WHAT THE TASK REQUIRES. Give back the full material, exactly as it reads.

GIVEN INFORMATION.

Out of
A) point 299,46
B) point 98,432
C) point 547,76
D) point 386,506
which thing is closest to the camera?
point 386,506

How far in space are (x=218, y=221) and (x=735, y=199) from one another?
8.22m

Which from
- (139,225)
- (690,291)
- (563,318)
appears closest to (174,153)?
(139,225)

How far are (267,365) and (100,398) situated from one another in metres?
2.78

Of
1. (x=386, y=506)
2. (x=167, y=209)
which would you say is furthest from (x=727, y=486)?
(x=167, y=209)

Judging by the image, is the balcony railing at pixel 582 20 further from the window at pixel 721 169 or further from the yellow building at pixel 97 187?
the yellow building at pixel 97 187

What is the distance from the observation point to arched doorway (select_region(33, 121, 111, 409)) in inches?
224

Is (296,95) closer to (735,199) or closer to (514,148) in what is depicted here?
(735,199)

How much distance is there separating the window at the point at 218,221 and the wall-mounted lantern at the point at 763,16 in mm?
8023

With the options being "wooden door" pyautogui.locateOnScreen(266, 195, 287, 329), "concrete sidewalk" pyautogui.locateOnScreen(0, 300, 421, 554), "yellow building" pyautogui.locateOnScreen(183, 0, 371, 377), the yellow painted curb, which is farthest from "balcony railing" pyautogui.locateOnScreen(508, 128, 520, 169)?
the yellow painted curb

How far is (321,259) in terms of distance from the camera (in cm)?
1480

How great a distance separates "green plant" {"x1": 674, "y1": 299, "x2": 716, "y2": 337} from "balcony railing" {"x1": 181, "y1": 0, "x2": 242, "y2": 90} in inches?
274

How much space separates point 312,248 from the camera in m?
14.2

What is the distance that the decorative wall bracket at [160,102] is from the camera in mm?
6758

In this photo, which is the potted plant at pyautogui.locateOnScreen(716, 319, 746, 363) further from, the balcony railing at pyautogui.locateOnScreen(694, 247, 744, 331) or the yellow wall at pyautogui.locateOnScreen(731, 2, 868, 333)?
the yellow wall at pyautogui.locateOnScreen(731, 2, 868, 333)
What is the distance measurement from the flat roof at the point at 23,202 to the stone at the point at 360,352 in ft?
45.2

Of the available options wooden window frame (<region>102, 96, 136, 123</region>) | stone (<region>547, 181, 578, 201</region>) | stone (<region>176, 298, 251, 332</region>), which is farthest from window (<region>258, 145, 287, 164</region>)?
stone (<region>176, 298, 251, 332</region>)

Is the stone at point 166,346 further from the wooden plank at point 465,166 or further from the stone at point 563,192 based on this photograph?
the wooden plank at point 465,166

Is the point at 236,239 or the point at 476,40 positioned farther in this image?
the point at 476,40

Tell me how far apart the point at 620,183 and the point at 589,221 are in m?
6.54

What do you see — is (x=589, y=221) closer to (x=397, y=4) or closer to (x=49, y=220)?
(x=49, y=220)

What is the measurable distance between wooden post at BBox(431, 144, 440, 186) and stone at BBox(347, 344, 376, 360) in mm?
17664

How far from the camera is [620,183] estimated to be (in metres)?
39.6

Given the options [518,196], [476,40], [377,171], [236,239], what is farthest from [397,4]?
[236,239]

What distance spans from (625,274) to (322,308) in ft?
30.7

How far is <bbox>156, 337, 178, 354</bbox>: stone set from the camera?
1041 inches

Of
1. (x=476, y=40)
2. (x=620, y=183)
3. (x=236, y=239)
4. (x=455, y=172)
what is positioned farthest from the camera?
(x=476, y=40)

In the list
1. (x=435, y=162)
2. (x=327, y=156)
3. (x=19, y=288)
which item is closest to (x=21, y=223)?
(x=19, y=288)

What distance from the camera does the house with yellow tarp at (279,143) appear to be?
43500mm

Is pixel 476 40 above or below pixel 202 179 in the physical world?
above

RESPONSE FOR THIS EXERCISE.
Out of
A) point 299,46
B) point 98,432
C) point 547,76
D) point 386,506
which thing is closest to the camera?
point 386,506

How far in space are (x=218, y=221) and (x=735, y=199) from one another?
8.22m

Which from
- (139,225)
- (690,291)
- (563,318)
appears closest to (174,153)?
(139,225)

How far are (267,365) and (100,398) situated from one another in metres?
2.78

Of
1. (x=386, y=506)
2. (x=167, y=209)
which would you say is furthest from (x=727, y=486)?
(x=167, y=209)

Judging by the image, is the balcony railing at pixel 582 20 further from the window at pixel 721 169 or further from the yellow building at pixel 97 187?
the yellow building at pixel 97 187

What is the distance from the observation point to arched doorway (select_region(33, 121, 111, 409)) in inches?
224

Is (296,95) closer to (735,199) or closer to (514,148) in what is depicted here?
(735,199)

How much distance is there separating the window at the point at 218,221 and the wall-mounted lantern at the point at 763,16 in mm?
8023

With the options being "wooden door" pyautogui.locateOnScreen(266, 195, 287, 329), "concrete sidewalk" pyautogui.locateOnScreen(0, 300, 421, 554), "yellow building" pyautogui.locateOnScreen(183, 0, 371, 377), the yellow painted curb, which is farthest from "balcony railing" pyautogui.locateOnScreen(508, 128, 520, 169)?
the yellow painted curb

How far is (321,259) in terms of distance from the camera (in cm)?
1480

How great a distance separates "green plant" {"x1": 674, "y1": 299, "x2": 716, "y2": 337} from "balcony railing" {"x1": 181, "y1": 0, "x2": 242, "y2": 90} in inches?
274

How much space separates point 312,248 from the camera in m?
14.2

What is the distance that the decorative wall bracket at [160,102] is from the camera in mm?
6758

In this photo, which is the potted plant at pyautogui.locateOnScreen(716, 319, 746, 363) further from, the balcony railing at pyautogui.locateOnScreen(694, 247, 744, 331) or the yellow wall at pyautogui.locateOnScreen(731, 2, 868, 333)?
the yellow wall at pyautogui.locateOnScreen(731, 2, 868, 333)
What is the distance measurement from the flat roof at the point at 23,202 to the stone at the point at 360,352 in ft?
45.2

Of the available options wooden window frame (<region>102, 96, 136, 123</region>) | stone (<region>547, 181, 578, 201</region>) | stone (<region>176, 298, 251, 332</region>), which is farthest from window (<region>258, 145, 287, 164</region>)?
stone (<region>176, 298, 251, 332</region>)

Is the stone at point 166,346 further from the wooden plank at point 465,166 or further from the stone at point 563,192 based on this photograph?
the wooden plank at point 465,166

Is the point at 236,239 or the point at 476,40 positioned farther in this image?
the point at 476,40

Tell me how far apart the point at 620,183 and the point at 589,221 are in m?
6.54

What do you see — is (x=589, y=221) closer to (x=397, y=4) or closer to (x=49, y=220)?
(x=49, y=220)

What is the measurable distance between wooden post at BBox(431, 144, 440, 186) and stone at BBox(347, 344, 376, 360) in mm?
17664

How far from the camera is [620,183] estimated to be (in metres)?
39.6

Given the options [518,196], [476,40], [377,171], [236,239], what is farthest from [397,4]?
[236,239]

What distance spans from (625,274) to (322,308) in ft?
30.7

How far is <bbox>156, 337, 178, 354</bbox>: stone set from the camera?
1041 inches

Of
1. (x=476, y=40)
2. (x=620, y=183)
3. (x=236, y=239)
4. (x=455, y=172)
what is positioned farthest from the camera?
(x=476, y=40)

In the list
1. (x=435, y=162)
2. (x=327, y=156)
3. (x=19, y=288)
which item is closest to (x=21, y=223)?
(x=19, y=288)

What distance from the camera does the house with yellow tarp at (279,143) appear to be?
43500mm

Is pixel 476 40 above or below pixel 202 179 in the physical world?
above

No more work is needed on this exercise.